** LISTED ENTRIES follows **
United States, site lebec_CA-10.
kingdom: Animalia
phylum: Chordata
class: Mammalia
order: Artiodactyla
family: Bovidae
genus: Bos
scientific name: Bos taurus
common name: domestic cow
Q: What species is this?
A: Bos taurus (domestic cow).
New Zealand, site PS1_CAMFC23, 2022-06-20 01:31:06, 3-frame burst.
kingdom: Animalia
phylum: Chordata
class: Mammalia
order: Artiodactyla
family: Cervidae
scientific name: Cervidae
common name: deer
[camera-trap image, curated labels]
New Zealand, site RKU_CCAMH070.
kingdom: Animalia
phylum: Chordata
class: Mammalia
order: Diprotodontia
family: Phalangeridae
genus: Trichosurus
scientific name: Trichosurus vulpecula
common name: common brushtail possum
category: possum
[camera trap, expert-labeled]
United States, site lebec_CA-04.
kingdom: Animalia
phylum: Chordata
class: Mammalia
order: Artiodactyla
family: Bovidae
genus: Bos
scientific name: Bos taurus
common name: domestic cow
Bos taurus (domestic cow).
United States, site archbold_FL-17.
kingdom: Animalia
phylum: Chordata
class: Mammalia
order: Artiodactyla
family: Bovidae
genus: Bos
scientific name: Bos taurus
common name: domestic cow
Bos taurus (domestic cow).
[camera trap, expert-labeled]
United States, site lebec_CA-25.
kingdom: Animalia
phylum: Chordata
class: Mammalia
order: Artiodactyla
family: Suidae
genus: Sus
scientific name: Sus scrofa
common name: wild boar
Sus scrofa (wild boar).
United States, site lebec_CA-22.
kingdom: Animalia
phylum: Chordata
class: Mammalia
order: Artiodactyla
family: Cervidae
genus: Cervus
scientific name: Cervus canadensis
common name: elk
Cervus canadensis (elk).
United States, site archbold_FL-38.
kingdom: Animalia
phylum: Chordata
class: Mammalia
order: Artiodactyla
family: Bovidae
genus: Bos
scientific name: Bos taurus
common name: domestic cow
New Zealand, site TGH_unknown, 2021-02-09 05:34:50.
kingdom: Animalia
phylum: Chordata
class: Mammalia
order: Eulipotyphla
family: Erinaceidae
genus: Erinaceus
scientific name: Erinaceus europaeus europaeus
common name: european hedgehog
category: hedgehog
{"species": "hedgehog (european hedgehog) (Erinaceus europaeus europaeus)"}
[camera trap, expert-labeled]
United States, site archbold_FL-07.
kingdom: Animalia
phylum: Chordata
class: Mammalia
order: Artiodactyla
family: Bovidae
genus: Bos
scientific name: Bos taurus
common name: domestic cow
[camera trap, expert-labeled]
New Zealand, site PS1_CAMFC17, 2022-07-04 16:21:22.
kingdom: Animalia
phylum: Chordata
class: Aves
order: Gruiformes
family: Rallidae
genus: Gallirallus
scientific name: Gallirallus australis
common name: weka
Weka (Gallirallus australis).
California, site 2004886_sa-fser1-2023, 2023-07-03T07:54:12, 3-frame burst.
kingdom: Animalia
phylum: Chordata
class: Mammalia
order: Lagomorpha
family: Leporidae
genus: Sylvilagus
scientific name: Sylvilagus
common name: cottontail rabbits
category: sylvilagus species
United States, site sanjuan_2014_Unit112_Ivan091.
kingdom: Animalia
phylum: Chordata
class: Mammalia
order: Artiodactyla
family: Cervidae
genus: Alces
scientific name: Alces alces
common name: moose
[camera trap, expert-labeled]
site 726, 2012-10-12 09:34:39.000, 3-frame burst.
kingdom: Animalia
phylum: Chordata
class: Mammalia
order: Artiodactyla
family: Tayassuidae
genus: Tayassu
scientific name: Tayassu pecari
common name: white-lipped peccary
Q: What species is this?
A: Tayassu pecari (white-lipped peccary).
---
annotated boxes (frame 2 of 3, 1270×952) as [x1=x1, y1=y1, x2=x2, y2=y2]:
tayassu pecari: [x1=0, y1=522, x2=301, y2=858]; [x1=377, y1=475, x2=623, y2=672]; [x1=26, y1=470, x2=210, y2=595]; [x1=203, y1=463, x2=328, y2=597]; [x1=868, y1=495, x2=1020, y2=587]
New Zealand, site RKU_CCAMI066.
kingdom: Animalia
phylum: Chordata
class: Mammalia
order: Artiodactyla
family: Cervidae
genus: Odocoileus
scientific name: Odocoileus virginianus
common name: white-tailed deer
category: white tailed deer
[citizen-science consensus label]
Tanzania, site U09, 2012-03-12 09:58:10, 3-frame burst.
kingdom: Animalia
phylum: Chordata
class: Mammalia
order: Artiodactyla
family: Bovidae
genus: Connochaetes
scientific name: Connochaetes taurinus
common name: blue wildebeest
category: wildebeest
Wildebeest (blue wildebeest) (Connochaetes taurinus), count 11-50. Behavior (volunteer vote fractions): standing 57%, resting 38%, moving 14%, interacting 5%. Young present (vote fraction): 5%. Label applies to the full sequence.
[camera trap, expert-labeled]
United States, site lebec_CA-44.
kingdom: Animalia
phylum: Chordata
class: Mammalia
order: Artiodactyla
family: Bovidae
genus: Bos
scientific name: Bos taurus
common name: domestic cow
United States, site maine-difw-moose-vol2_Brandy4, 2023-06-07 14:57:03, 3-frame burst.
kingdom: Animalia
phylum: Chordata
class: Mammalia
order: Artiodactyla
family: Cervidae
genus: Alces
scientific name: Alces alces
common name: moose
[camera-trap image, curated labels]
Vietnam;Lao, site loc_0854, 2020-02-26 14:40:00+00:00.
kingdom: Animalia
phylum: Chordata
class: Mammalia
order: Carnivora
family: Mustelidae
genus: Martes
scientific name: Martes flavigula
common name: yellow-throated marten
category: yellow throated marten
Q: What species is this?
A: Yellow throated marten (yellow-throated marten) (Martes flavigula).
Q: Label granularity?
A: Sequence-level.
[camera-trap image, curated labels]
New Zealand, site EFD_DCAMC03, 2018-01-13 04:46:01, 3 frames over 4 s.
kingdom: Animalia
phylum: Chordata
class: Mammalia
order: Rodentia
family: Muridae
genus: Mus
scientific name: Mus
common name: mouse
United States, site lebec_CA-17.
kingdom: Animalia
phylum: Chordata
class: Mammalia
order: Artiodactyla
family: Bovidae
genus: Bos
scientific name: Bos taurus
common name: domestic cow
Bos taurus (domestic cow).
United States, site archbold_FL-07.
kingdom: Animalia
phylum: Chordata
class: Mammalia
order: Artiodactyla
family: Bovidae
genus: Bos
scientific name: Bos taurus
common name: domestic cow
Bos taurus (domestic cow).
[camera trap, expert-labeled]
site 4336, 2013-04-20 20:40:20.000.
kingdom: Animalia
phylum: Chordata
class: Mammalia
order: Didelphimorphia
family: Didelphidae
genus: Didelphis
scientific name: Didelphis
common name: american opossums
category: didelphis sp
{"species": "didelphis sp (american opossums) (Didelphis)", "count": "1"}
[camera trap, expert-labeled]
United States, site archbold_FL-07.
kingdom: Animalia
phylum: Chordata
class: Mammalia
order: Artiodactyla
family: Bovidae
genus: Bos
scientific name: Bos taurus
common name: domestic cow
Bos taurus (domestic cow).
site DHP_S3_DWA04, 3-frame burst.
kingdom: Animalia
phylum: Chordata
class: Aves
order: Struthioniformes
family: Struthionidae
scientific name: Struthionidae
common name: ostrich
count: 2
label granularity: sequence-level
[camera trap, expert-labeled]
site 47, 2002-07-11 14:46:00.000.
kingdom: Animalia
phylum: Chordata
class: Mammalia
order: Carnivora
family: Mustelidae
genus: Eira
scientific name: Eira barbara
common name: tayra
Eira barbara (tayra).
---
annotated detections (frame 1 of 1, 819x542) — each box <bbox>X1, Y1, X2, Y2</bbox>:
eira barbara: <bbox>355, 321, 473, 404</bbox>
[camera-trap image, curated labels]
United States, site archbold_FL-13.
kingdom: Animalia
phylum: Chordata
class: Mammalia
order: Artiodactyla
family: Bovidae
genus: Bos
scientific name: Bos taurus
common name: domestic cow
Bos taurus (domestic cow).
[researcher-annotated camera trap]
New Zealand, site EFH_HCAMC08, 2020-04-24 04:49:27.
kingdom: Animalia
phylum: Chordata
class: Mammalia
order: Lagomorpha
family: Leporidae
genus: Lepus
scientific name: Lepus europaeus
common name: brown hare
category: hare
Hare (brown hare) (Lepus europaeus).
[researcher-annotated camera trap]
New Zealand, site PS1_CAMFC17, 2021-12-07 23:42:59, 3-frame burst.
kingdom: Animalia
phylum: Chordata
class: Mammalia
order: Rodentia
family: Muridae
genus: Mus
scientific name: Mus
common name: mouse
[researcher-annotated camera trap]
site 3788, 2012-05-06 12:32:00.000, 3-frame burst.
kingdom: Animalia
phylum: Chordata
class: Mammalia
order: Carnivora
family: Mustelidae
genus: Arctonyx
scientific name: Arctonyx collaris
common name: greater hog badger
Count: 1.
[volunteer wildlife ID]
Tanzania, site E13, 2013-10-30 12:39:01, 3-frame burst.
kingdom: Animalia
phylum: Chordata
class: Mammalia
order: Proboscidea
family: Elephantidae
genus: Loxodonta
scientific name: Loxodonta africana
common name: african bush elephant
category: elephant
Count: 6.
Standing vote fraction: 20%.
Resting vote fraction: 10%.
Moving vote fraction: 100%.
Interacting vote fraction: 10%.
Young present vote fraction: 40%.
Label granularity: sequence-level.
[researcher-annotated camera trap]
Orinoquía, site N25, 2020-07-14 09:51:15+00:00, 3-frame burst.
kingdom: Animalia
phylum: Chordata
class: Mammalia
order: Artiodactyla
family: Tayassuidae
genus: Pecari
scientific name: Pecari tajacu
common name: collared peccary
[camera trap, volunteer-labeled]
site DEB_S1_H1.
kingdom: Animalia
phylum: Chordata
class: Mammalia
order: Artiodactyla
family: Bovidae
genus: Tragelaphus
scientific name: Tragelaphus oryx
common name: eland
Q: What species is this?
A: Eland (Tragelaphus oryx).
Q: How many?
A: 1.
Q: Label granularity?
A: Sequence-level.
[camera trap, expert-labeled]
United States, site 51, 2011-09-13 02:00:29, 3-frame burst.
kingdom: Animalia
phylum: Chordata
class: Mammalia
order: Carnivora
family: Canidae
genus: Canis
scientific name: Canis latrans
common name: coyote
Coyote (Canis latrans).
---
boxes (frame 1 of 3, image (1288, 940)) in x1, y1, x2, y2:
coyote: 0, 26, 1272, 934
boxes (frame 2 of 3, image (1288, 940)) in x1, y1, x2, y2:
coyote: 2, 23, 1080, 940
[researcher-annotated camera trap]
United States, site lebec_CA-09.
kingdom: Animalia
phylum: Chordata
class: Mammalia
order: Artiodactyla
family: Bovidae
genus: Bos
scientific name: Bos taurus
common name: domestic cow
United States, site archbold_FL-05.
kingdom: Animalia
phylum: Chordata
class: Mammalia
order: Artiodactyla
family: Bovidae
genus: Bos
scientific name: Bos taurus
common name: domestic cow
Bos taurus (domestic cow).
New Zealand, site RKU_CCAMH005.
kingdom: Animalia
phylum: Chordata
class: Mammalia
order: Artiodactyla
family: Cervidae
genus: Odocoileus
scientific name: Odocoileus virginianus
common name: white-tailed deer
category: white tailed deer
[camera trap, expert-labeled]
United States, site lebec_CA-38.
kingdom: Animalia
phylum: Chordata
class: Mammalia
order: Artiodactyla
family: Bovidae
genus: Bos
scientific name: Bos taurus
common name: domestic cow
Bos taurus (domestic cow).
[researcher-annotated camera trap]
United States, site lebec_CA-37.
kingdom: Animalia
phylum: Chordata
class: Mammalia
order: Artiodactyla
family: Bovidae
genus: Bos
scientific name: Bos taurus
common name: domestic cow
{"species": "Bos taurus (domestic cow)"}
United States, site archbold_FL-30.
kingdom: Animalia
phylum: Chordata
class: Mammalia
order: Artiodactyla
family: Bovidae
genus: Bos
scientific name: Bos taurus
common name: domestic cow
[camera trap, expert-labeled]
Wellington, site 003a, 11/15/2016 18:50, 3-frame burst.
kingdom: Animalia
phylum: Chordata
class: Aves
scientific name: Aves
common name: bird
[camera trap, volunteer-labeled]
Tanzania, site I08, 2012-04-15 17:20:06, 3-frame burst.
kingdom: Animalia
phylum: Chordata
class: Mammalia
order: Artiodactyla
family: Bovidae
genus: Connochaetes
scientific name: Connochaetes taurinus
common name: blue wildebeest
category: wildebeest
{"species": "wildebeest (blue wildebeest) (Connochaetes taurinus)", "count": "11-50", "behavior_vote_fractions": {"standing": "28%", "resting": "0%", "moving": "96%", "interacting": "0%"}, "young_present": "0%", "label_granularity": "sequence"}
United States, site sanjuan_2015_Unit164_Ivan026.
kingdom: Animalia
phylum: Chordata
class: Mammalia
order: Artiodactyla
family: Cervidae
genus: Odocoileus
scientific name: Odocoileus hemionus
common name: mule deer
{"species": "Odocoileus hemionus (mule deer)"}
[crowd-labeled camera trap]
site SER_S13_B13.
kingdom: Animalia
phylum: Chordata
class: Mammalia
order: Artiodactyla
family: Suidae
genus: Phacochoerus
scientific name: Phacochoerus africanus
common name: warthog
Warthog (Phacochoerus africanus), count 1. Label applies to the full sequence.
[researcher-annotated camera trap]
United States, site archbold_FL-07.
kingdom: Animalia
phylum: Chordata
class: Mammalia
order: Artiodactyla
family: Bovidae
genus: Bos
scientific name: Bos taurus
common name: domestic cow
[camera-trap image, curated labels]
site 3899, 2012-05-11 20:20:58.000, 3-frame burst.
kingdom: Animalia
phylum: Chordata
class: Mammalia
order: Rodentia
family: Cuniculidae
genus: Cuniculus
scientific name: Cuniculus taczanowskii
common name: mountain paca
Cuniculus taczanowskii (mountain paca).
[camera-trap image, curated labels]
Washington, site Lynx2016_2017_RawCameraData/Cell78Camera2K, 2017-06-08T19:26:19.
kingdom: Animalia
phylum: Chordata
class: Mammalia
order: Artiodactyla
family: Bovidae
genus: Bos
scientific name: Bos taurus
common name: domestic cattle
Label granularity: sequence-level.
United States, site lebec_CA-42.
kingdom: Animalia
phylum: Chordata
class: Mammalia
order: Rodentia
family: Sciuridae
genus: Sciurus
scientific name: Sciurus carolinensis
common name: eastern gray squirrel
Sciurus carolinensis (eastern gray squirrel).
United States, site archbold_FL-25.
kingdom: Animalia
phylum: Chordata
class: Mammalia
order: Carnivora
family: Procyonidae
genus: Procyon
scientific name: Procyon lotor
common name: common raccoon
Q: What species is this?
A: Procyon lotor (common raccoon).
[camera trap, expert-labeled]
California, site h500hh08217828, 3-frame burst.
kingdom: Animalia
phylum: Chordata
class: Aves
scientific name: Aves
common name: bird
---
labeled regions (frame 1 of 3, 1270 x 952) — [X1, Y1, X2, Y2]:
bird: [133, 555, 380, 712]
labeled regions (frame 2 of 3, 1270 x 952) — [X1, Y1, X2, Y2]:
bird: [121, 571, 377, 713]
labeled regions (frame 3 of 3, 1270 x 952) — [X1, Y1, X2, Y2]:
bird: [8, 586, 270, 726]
** End of LISTED ENTRIES **
*WORK INSTRUCTION*. Scan the records above and report every line with the string "Zealand".

*ANSWER AREA*.
New Zealand, site PS1_CAMFC23, 2022-06-20 01:31:06, 3-frame burst.
New Zealand, site RKU_CCAMH070.
New Zealand, site TGH_unknown, 2021-02-09 05:34:50.
New Zealand, site PS1_CAMFC17, 2022-07-04 16:21:22.
New Zealand, site RKU_CCAMI066.
New Zealand, site EFD_DCAMC03, 2018-01-13 04:46:01, 3 frames over 4 s.
New Zealand, site EFH_HCAMC08, 2020-04-24 04:49:27.
New Zealand, site PS1_CAMFC17, 2021-12-07 23:42:59, 3-frame burst.
New Zealand, site RKU_CCAMH005.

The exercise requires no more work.